▸ 作業指示:
療養病床の再編成についての引用文によると、約25万床ある医療療養病床は何万床まで削減されるか。

現在約12万床ある介護療養病床を全廃、約25万床ある医療療養病床を15万床に大幅削減する療養病床再編成が4年後に迫っています。もともと今回の療養病床削減は介護療養型については「社会的入院」をなくすことを、医療療養型については医療費削減が目的で始まりました。この政策のとおり療養病床が削減されたとすると、単純計算で22万人の患者が行き場をなくすことになります。厚生労働省は様々な支援措置を講じてはいるようですが、国の構想と現場の状況は大きく乖離しているのが実態のようです。

厚生労働省は、医療依存度の低い社会的入院患者が療養病床に多いと指摘し、現在療養病床施設は充足しているといいます。また減床の受け皿施設として新設される「介護療養型老人保健施設」を含めると社会的入院患者への対応は十分と考えています。

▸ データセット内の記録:
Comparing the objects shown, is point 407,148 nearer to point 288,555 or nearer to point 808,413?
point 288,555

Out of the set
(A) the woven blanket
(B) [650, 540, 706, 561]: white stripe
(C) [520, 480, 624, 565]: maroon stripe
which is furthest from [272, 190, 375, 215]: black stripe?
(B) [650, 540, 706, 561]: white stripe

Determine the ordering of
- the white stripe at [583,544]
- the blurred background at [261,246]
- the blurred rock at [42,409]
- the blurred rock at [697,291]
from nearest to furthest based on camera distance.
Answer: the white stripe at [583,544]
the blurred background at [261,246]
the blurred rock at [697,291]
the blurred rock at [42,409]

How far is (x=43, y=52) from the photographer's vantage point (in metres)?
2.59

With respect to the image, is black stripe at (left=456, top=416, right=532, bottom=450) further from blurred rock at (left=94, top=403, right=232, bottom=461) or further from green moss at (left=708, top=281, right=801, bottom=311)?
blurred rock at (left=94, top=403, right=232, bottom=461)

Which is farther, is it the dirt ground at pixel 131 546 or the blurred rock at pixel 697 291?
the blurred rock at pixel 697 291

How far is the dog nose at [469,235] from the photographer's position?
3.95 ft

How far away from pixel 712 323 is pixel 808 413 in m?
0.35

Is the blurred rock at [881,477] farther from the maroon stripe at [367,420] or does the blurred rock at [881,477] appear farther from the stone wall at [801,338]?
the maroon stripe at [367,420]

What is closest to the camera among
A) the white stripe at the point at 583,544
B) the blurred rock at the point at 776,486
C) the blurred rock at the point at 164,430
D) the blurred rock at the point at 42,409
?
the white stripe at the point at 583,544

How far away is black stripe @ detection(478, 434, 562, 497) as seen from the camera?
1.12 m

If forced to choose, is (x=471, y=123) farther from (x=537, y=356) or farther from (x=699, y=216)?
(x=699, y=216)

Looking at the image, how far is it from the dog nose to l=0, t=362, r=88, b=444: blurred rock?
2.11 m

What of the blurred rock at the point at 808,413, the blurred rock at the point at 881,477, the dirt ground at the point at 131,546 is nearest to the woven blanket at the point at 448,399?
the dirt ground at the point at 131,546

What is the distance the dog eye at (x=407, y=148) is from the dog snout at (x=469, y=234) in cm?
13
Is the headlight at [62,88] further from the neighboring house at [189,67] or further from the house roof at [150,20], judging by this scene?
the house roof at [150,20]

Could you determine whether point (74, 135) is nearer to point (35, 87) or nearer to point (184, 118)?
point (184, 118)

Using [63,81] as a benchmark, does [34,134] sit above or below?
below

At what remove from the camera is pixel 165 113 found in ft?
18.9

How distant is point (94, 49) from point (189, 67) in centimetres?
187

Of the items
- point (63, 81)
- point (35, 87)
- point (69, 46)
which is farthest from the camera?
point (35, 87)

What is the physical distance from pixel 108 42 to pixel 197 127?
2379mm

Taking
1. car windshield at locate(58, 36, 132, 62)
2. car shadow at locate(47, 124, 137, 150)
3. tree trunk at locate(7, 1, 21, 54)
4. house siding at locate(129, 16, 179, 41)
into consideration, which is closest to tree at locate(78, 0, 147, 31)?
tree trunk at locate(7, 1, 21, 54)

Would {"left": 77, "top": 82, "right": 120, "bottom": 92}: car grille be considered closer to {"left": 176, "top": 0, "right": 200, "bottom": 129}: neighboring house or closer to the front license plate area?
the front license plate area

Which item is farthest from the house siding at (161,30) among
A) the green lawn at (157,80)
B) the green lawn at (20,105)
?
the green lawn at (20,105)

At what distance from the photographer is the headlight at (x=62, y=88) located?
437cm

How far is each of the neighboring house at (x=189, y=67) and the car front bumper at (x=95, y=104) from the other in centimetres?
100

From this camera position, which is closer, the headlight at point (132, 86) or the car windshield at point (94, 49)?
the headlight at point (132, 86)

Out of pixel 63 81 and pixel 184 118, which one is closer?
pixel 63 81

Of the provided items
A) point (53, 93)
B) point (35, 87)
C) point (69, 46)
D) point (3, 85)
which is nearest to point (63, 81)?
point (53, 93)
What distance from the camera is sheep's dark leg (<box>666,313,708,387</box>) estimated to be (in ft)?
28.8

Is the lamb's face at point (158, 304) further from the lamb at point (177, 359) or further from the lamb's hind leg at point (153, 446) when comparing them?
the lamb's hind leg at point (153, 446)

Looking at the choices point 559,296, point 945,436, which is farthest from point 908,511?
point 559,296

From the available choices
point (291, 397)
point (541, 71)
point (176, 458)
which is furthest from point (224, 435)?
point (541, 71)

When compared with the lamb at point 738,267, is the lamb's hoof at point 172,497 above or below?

▸ 解答:
15万床